Source passage:
A slightly more insidious version of this came up today when I was working on the startup code. The startup was quick, but it was using lazy loading for alot of the configuration, which meant that while startup was quick, actually connecting to and using the service was difficult because of the lag while it loaded different sections (this was actually measurable in real time, up to 3-10 seconds sometimes). So I moved to a different strategy, on startup, loop through everything and force the lazy loading to kick in... but this made it start prohibitively slow; get up, go get a coffee slow. Final solution: throw the loop into a seperate thread with feedback in the system tray while it's still loading.
Is this "Meh, throw it in another thread, it'll be fine" attitude ok? At what point do you start getting diminishing returns and/or even reduced performance?
Multithreading does a lot of things, but I don't think "simplification" is ever one of them.
It's a great way to introduce bugs into code.
Using multiple threads properly is not easy. It should not be attempted by new developers.
In my opinion, multi-threaded programming is pretty high up on the difficulty (and complexity) scale, along with memory management. To me, the "Meh, throw it in another thread, it'll be fine" attitude is a bit too casual. Think long and hard you must, before forking threads you do.
No.
Plainly and simply, multithreading increases complexity and is a nearly trivial way to add bugs to code. There are concurrency issues such as synchronization, deadlock, race conditions, and priority inversion to name a few.
Secondly, the performance gains are not automatic. Recently, there was an excellent article in MSDN Magazine along these lines. The salient details are that a certain operation was taking 46 seconds per ten iterations coded as a single-threaded operation. The author parallelized the operation naively (one thread per four cores) and the operation dropped to 30 seconds per ten iterations. Sounds great until you take into consideration that the operation now eats 300% more processing power but only experienced a 34% gain in efficiency. It's not worth consuming all available processing power for a gain like that.
This gives you the extra job of debugging race conditions, and handling locks and sycronisation issues.
I would not use this unless there was a real need.
Read up on Amdahl's law, best summarized by "The speedup of a program using multiple processors in parallel computing is limited by the time needed for the sequential fraction of the program."
As it turns out, if only a small part of your app can run in parallel you won't get much gains, but potentially many hard-to-debug bugs.
I don't mean to be flip but what's in that configuration file that it takes so long to load? That's the origin of your problem, right?

Task A: Print the passage of the multithreading discussion above, from the words "This gives you" through the words "your problem, right?".

Data extract:
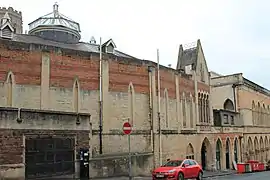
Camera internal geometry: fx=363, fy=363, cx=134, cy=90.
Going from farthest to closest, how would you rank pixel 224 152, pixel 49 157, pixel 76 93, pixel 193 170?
pixel 224 152 → pixel 76 93 → pixel 193 170 → pixel 49 157

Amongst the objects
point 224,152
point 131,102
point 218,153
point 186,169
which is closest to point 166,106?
point 131,102

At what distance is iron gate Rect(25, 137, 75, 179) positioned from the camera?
1745 cm

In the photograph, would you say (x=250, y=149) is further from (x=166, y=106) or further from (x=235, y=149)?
(x=166, y=106)

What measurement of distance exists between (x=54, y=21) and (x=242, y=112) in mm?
26613

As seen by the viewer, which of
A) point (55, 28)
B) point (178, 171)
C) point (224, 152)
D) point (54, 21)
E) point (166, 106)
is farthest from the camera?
point (224, 152)

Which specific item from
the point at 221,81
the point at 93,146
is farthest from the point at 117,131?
the point at 221,81

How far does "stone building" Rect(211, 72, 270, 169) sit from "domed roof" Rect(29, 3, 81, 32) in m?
18.3

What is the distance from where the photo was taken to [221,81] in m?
50.4

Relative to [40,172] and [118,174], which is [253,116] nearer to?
[118,174]

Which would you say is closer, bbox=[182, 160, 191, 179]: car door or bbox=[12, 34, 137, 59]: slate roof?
bbox=[182, 160, 191, 179]: car door

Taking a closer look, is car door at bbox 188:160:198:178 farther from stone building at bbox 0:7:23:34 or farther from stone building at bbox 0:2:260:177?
stone building at bbox 0:7:23:34

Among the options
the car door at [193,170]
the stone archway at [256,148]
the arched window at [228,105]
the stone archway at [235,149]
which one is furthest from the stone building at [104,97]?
the stone archway at [256,148]

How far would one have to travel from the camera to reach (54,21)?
35.2 metres

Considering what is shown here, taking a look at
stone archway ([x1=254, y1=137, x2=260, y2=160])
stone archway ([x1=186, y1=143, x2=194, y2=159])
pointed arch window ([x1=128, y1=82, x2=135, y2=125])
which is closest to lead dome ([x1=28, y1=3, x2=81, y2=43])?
pointed arch window ([x1=128, y1=82, x2=135, y2=125])
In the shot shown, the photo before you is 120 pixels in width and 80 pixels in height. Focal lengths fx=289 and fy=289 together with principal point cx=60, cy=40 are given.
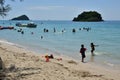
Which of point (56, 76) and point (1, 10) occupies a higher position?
point (1, 10)

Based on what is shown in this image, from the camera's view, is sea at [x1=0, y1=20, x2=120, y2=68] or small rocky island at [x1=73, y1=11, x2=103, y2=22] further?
small rocky island at [x1=73, y1=11, x2=103, y2=22]

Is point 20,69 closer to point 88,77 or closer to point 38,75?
point 38,75

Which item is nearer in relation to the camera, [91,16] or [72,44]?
[72,44]

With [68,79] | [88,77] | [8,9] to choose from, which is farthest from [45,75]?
[8,9]

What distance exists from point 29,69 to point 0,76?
293cm

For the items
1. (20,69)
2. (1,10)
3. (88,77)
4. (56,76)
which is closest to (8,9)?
(1,10)

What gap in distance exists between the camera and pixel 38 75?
41.5ft

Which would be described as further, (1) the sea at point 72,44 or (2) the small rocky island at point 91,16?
(2) the small rocky island at point 91,16

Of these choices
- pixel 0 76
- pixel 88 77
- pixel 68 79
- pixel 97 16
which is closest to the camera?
pixel 0 76

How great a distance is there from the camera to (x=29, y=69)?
46.5ft

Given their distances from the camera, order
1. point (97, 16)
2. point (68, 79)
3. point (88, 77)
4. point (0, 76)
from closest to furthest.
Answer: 1. point (0, 76)
2. point (68, 79)
3. point (88, 77)
4. point (97, 16)

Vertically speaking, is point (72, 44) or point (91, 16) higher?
point (72, 44)

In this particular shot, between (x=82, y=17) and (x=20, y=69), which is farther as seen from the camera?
(x=82, y=17)

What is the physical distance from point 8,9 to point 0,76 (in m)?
3.64
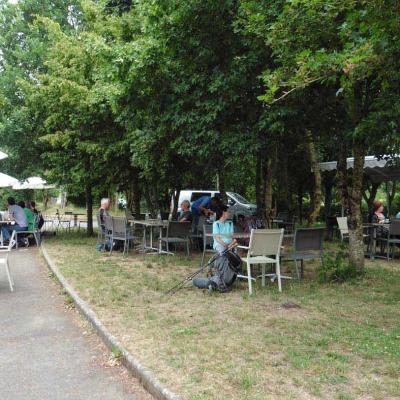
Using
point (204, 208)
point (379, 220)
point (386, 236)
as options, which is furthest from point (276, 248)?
point (204, 208)

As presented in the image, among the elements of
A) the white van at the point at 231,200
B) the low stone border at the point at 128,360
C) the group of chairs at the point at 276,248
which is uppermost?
the white van at the point at 231,200

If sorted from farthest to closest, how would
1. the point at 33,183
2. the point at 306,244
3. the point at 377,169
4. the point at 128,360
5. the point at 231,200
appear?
the point at 231,200, the point at 33,183, the point at 377,169, the point at 306,244, the point at 128,360

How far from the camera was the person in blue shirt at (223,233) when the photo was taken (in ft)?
26.8

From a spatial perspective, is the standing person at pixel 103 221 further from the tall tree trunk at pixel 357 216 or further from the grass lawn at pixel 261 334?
the tall tree trunk at pixel 357 216

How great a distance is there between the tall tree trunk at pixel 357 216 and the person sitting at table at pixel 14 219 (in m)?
10.5

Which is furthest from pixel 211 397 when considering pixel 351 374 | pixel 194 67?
pixel 194 67

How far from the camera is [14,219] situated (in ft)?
50.1

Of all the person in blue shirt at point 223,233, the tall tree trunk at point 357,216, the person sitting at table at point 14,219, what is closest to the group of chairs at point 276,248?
the person in blue shirt at point 223,233

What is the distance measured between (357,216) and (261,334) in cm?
380

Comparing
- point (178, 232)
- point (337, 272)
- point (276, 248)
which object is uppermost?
point (178, 232)

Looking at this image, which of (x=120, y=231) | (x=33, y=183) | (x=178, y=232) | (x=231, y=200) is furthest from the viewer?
(x=231, y=200)

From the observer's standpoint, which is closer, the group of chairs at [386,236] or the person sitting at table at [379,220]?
the group of chairs at [386,236]

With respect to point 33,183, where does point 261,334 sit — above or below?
below

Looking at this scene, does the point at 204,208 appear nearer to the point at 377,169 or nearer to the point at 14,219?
the point at 377,169
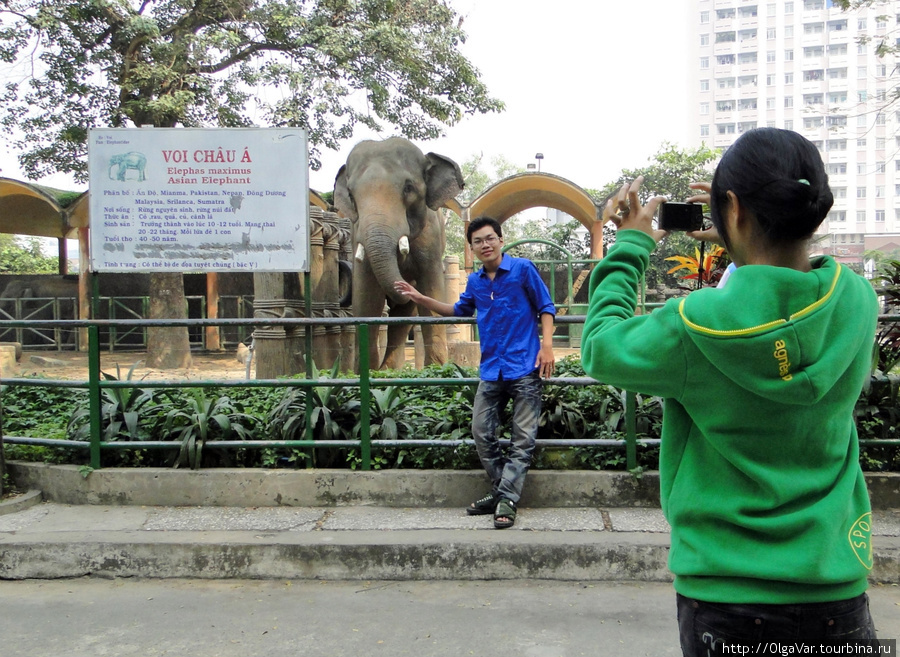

Task B: Return each line of the entries above that contains the string "farther".

Task output A:
This gives you the extra job of debugging race conditions, and handling locks and sycronisation issues.
I would not use this unless there was a real need.
Read up on Amdahl's law, best summarized by "The speedup of a program using multiple processors in parallel computing is limited by the time needed for the sequential fraction of the program."
As it turns out, if only a small part of your app can run in parallel you won't get much gains, but potentially many hard-to-debug bugs.
I don't mean to be flip but what's in that configuration file that it takes so long to load? That's the origin of your problem, right?

Task output B:
Taking a closer look, is car door at bbox 188:160:198:178 farther from stone building at bbox 0:7:23:34 or farther from stone building at bbox 0:2:260:177?
In this particular shot, between (x=82, y=17) and (x=20, y=69), which is farther as seen from the camera?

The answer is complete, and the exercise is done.